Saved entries
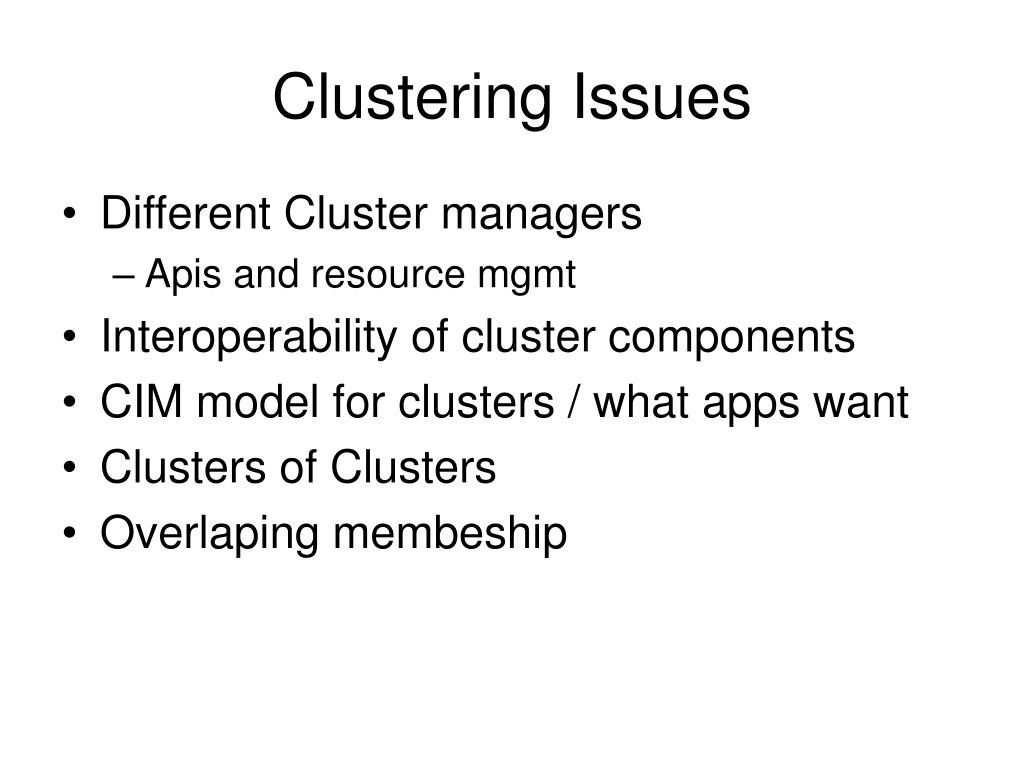 Clustering Issues

• Different Cluster managers
– Apis and resource mgmt
• Interoperability of cluster components
• CIM model for clusters / what apps want
• Clusters of Clusters
• Overlaping membeship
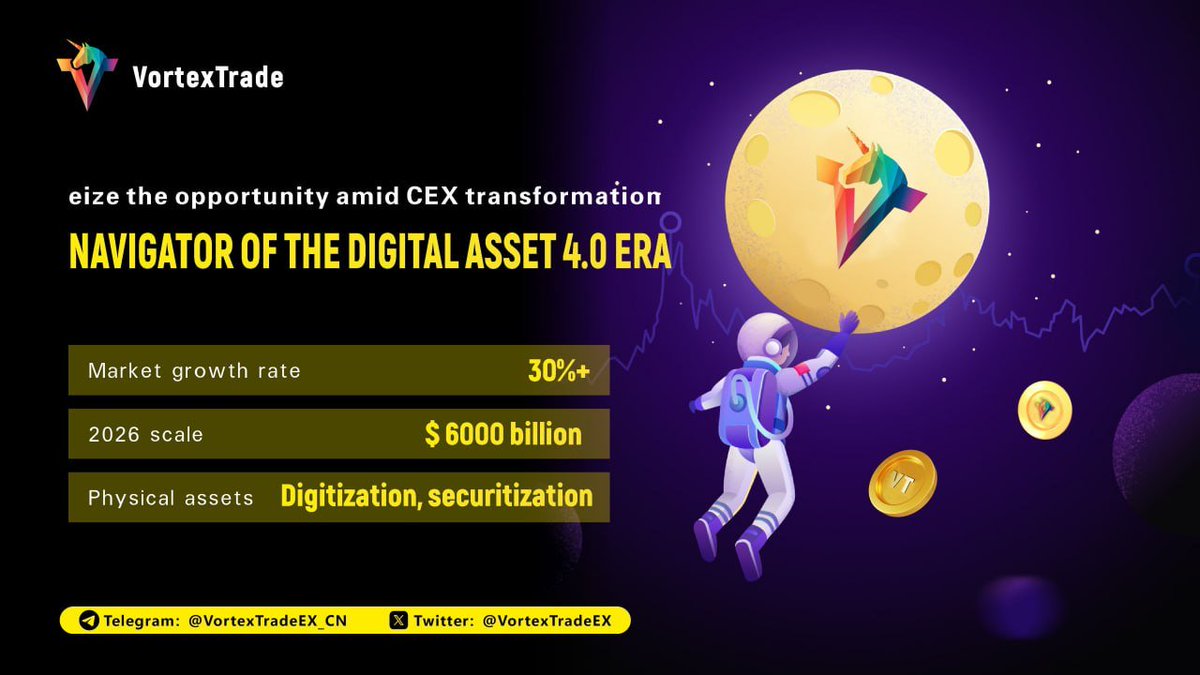 VortexTrade

eize the opportunity amid CEX transformation

NAVIGATOR OF THE DIGITAL ASSET 4.0 ERA

| Market growth rate | 30%+ |
|---|---|
| 2026 scale | $ 6000 billion |
| Physical assets | Digitization, securitization |

VT

Telegram: @VortexTradeEX_CN  Twitter: @VortexTradeEX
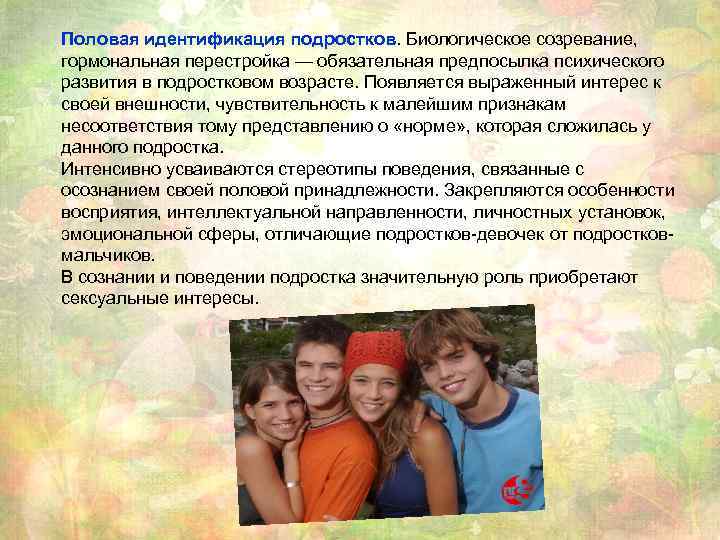 Половая идентификация подростков. Биологическое созревание, гормональная перестройка — обязательная предпосылка психического развития в подростковом возрасте. Появляется выраженный интерес к своей внешности, чувствительность к малейшим признакам несоответствия тому представлению о «норме», которая сложилась у данного подростка.
Интенсивно усваиваются стереотипы поведения, связанные с осознанием своей половой принадлежности. Закрепляются особенности восприятия, интеллектуальной направленности, личностных установок, эмоциональной сферы, отличающие подростков-девочек от подростков-мальчиков.
В сознании и поведении подростка значительную роль приобретают сексуальные интересы.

Goal of the exercise: Leaving the pictures aside, give back all the records exactly as they are.

Task result:
 Clustering Issues

• Different Cluster managers
– Apis and resource mgmt
• Interoperability of cluster components
• CIM model for clusters / what apps want
• Clusters of Clusters
• Overlaping membeship
 VortexTrade

eize the opportunity amid CEX transformation

NAVIGATOR OF THE DIGITAL ASSET 4.0 ERA

| Market growth rate | 30%+ |
|---|---|
| 2026 scale | $ 6000 billion |
| Physical assets | Digitization, securitization |

VT

Telegram: @VortexTradeEX_CN  Twitter: @VortexTradeEX
 Половая идентификация подростков. Биологическое созревание, гормональная перестройка — обязательная предпосылка психического развития в подростковом возрасте. Появляется выраженный интерес к своей внешности, чувствительность к малейшим признакам несоответствия тому представлению о «норме», которая сложилась у данного подростка.
Интенсивно усваиваются стереотипы поведения, связанные с осознанием своей половой принадлежности. Закрепляются особенности восприятия, интеллектуальной направленности, личностных установок, эмоциональной сферы, отличающие подростков-девочек от подростков-мальчиков.
В сознании и поведении подростка значительную роль приобретают сексуальные интересы.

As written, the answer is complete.